» TASK SET
**1)** In the article on The Congregation, who was the group's lead singer?
**2)** Using the article on The Congregation, explain why the band was credited under a different name in the United States.
**3)** Carry on the article about The Congregation from the point where it stops.

- Also known as: The English Congregation (US, Canada)
- Origin: England
- Genres: pop, vocal
- Years active: Early 1970s
- Label: EMI Columbia

= The Congregation (band) =

The Congregation was a British pop ensemble, formed by Roger Cook and Roger Greenaway in England. In the United States it was credited as The English Congregation.

The band's biggest hit was a cover version of "Softly Whispering I Love You" (originally recorded by Cook and Greenaway's previous group, David and Jonathan), which peaked at No. 4 on the UK Singles Chart in 1971, No. 29 on the Billboard Hot 100 chart in the US, No. 1 in South Africa, No. 12 in Australia and New Zealand and No. 10 in Germany. The group's lead singer was the former Plastic Penny vocalist, Brian Keith, who later became a session musician. With no further top 40 hits, The Congregation was a transatlantic one-hit wonder.

The band changed its name on releases in the United States to avoid confusion with the Mike Curb Congregation, which also recorded "Softly Whispering I Love You".

==Discography==
(All UK releases on Columbia of Columbia Graphophone Co./EMI; US releases leased to Atco and Signpost)

Spatial relationship records:
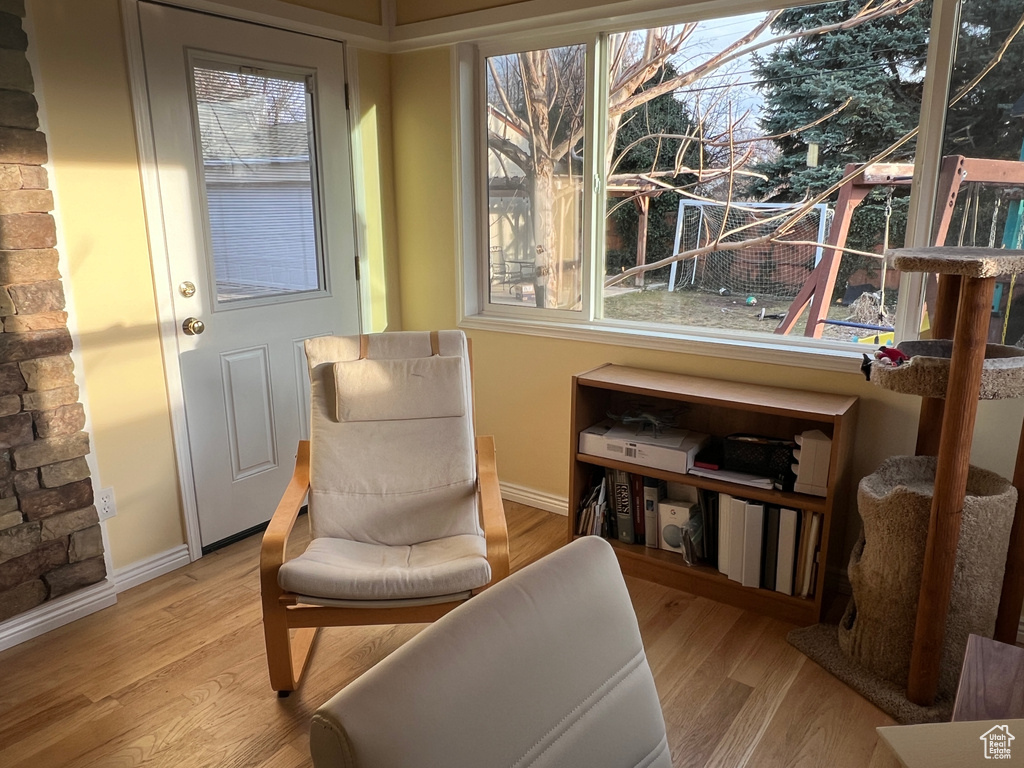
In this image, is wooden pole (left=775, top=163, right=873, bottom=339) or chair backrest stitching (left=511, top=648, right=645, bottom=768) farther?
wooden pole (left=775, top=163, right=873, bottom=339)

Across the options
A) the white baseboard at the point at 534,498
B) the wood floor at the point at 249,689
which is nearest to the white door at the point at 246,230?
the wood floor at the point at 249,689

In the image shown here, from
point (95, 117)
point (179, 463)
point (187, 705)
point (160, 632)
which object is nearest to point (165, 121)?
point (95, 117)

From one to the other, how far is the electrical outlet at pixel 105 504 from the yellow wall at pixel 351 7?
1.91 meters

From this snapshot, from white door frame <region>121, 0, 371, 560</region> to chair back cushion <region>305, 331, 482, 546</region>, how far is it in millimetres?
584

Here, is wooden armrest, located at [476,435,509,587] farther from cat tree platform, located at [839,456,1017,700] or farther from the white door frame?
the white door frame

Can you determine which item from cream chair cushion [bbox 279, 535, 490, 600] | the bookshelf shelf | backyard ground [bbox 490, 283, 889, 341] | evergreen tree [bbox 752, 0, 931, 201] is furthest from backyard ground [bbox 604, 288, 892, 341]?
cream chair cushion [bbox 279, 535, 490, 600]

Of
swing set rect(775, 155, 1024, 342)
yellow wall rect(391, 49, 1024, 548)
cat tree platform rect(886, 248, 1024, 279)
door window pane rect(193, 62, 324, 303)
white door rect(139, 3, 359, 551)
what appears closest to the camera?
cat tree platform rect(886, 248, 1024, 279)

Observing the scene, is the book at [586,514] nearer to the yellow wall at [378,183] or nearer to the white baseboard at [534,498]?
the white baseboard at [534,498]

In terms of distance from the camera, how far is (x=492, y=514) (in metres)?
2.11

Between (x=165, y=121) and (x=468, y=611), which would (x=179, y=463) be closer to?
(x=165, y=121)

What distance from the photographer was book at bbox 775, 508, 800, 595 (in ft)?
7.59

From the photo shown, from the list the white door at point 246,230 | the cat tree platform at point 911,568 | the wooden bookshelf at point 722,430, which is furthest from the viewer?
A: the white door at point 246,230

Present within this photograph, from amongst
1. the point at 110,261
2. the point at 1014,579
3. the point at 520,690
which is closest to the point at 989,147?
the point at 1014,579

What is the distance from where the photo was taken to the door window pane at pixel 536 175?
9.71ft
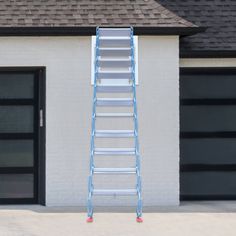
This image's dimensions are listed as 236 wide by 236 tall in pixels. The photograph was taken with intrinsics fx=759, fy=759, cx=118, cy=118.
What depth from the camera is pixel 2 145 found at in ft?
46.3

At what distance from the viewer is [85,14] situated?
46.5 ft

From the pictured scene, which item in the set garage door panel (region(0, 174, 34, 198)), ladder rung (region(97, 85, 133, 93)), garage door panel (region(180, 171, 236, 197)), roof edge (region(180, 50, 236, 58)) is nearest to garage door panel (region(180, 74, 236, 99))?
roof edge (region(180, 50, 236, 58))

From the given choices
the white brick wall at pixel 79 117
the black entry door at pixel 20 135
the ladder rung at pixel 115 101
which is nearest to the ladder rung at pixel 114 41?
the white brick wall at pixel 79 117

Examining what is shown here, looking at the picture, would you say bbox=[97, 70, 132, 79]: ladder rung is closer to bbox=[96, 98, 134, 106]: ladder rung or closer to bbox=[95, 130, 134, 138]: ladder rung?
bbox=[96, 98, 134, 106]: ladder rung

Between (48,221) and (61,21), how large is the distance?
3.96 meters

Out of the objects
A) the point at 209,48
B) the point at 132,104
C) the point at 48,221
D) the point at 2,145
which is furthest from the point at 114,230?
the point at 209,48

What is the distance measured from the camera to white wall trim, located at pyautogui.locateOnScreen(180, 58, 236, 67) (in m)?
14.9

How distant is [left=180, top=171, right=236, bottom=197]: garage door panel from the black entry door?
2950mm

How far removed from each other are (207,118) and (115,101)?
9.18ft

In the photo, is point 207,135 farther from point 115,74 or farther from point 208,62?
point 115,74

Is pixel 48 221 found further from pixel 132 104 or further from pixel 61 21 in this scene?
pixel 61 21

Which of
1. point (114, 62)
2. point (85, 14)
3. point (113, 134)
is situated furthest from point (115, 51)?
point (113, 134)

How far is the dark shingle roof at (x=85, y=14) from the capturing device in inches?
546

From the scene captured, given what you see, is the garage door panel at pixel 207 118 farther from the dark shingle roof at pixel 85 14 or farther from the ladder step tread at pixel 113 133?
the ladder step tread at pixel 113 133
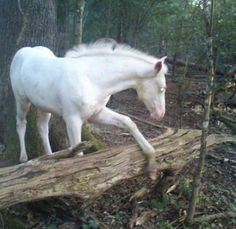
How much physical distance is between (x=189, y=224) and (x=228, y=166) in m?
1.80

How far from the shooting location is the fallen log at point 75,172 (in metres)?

» ANSWER LIST
**1)** Brian Keith, formerly the vocalist of Plastic Penny.

**2)** In the United States the band released its records as The English Congregation. This avoided confusion with the Mike Curb Congregation, which had also recorded "Softly Whispering I Love You."

**3)**
- Singles
- "Softly Whispering I Love You"/"When Susie Takes the Plane" (Columbia DB 8830 & Atco 6865, 1971)
- "Lovers of the World Unite"/"Love Is the Sweetest Thing I Know" (Columbia DB 8894 & Signpost 70002, 1972)
- "Jesahel"/"Sing Me a Love Song" (Columbia DB 8906 & Signpost 70004, 1972)
- "I Will Survive"/"If I Could Have My Way" (Columbia 006-05 170, Germany, 1972)
- "It Didn't Matter"/"Loving Your Neighbour" (Columbia DB 8980, 1973)
- "Jubilation"/"Love Is the Sweetest Thing I Know" (Columbia DB 9006, 1973)

- Albums
- Softly Whispering I Love You (Columbia SCX 6490 & Signpost 7217, 1972)
- Jesahel (Signpost 8405, 1972)
- Greatest Hits (EMIdisc 1 C 048-51 828, Germany, 1972)
- The Congregation (Columbia SCX 6517, 1973)

==See also==
- List of number-one singles in 1972 (New Zealand)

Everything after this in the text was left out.